Not injuring his hip further is one thing, but anybody who throws or hits knows that a significant part in velocity and power stems from the trunk of the body and, specifically, hip rotation. Therefore, the risk wouldn’t be to his hip but to his golden arm, and that’s where the problem lies for me."
As Moriyama said, it's his arm, not his hip, that's in danger of injury. Let's hope the Dodgers make the correct decision.
But Kershaw could have developed the hip injury while compensating for the plantar fasciitis he's had since early June. Jon Weisman wonders if that's the case -- and it's a fair question to ask. There's no sense in him compensating for yet another injury and injuring another part of his body.
Then we have Kemp. The unquestioned best player in the game five months ago, Kemp has struggled through the season with injuries. First it was his hamstring, then it was his hamstring again, then it was his shoulder. The third injury has impacted him the most.
And unlike Kershaw, Kemp has not been able to perform at a high level with his injury (not a knock on him at all).
Since Kemp collided with the center field wall in Colorado on Aug. 28, Kemp has struggled on a level that Juan Uribe can't even comprehend.

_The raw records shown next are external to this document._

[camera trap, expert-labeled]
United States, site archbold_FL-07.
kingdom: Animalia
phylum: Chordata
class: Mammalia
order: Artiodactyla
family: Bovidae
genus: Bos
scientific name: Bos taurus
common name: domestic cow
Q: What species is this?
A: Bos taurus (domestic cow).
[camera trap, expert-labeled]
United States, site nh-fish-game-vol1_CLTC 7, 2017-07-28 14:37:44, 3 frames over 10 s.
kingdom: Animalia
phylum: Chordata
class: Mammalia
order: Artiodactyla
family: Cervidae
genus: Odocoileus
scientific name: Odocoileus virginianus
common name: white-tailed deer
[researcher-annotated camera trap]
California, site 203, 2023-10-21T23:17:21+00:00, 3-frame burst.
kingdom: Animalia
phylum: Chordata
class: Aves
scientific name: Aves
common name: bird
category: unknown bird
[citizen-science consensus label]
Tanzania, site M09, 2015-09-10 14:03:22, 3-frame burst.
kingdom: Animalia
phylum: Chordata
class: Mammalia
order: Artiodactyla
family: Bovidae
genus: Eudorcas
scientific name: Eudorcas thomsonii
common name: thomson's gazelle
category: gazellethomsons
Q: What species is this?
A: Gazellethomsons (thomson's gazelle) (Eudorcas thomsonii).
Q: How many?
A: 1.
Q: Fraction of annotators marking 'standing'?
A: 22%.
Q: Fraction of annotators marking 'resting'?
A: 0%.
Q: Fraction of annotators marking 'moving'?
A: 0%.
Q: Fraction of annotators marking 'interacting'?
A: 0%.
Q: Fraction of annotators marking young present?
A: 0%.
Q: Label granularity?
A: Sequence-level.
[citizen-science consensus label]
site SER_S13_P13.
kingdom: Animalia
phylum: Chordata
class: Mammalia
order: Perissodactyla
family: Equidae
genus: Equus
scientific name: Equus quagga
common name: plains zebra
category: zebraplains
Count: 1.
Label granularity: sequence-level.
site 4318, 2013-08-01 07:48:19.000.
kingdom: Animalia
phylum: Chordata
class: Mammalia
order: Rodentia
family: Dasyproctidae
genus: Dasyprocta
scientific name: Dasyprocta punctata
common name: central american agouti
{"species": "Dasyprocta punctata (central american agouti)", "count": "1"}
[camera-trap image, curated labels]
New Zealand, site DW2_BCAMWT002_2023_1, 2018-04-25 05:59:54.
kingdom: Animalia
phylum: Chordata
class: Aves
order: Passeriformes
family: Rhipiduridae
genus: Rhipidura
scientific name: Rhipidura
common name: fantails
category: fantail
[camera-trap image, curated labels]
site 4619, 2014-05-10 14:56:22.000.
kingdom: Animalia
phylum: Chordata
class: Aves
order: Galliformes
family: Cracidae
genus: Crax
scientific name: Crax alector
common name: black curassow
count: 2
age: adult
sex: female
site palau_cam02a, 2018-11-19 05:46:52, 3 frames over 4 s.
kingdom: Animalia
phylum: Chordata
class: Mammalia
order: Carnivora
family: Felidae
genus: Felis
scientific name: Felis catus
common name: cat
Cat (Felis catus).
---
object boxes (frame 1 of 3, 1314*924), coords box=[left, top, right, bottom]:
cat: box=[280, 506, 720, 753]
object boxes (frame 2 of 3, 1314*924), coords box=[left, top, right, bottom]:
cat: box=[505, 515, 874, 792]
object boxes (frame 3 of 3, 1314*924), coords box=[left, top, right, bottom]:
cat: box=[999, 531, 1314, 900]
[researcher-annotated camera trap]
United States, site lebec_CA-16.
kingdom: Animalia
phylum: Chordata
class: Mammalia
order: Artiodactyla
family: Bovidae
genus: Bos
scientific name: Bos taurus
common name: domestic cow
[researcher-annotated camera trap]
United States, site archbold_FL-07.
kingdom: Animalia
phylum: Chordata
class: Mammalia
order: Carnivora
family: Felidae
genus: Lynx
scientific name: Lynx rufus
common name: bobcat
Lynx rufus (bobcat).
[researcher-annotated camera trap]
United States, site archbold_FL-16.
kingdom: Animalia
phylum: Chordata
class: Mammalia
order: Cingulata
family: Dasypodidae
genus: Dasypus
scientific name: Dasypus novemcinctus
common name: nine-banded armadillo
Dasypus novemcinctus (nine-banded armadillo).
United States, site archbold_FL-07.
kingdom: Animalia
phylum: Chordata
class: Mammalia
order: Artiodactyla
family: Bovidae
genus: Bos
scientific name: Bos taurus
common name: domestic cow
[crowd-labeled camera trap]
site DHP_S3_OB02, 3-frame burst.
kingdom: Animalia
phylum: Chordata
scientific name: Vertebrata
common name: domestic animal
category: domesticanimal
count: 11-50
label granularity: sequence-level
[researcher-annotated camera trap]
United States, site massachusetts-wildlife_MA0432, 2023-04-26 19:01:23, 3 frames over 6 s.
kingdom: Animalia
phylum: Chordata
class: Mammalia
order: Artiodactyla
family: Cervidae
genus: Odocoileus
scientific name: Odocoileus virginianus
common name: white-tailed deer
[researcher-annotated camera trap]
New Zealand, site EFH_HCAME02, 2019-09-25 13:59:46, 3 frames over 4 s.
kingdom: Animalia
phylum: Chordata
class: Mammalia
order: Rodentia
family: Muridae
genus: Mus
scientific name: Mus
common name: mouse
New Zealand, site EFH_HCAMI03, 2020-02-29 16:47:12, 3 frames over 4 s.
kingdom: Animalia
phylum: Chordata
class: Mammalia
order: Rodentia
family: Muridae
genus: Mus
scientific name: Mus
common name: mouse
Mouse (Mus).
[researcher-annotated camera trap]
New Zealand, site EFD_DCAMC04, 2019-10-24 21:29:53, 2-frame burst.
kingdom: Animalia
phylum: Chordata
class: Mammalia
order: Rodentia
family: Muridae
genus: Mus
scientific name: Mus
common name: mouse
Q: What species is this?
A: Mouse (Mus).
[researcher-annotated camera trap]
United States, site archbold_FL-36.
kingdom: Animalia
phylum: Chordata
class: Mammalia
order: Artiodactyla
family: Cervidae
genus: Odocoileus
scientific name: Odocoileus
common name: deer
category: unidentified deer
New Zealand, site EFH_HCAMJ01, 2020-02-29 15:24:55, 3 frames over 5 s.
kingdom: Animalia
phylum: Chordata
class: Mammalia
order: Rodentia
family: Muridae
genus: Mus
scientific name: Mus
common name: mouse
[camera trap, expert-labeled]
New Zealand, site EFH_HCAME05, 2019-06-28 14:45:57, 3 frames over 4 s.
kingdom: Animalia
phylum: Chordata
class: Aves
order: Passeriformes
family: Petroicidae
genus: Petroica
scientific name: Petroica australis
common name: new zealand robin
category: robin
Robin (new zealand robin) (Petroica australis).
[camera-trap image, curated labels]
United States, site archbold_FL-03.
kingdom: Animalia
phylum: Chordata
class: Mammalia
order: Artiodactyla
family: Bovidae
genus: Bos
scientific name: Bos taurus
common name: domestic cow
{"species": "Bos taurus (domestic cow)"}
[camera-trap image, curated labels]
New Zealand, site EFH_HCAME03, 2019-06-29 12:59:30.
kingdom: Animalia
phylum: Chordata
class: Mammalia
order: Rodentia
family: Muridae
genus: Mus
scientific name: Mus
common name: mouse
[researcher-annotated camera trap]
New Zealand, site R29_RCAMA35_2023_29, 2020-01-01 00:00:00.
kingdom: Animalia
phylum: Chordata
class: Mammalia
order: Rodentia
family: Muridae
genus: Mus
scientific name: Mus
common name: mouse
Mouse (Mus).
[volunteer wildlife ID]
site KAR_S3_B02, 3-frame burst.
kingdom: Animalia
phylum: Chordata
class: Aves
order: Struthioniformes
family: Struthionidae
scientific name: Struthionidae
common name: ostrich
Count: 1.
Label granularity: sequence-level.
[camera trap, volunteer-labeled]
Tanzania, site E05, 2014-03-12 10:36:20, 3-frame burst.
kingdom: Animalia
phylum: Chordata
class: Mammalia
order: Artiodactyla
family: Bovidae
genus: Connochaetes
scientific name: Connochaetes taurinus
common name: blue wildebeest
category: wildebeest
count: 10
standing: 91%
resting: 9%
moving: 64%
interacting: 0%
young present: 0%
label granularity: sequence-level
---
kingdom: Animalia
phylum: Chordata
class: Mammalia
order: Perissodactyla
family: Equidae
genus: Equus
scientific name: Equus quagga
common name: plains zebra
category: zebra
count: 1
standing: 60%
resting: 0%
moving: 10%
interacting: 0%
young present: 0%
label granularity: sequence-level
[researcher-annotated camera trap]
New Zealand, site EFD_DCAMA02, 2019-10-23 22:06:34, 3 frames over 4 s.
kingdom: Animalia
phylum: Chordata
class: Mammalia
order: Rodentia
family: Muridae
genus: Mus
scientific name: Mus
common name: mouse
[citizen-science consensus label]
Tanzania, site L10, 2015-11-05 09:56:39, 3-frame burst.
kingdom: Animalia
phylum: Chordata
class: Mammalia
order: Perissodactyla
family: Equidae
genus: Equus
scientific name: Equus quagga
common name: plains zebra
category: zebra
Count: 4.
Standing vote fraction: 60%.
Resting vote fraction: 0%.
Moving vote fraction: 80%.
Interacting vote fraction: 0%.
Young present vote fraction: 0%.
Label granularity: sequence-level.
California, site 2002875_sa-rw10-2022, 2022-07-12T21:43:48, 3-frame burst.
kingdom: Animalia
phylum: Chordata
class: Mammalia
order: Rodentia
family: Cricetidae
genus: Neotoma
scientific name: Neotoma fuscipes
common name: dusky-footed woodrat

His triple slash is .113/.175/.208 with one home run, two runs batted in, three walks and 17 strikeouts. He's just 6-for-53 in that 14-game span. He's obviously not well, physically and, unfortunately, isn't helping the team score runs.
We all know the Dodgers are a flawed team. With Chad Billingsley done for the season and the offense sputtering, they won't be long for the playoffs.
The long-term health of both the team's best players FAR outweighs the benefits of a probable failed playoff run. I know anything can happen in the postseason, but with an injured ace and No. 3 hitter, a World Series run this season is highly unlikely.
Kershaw has a much better chance of being shut down, but I'm sure Kemp will play every day until the end of the season. Luckily, his injury isn't serious or should cause long-term concern.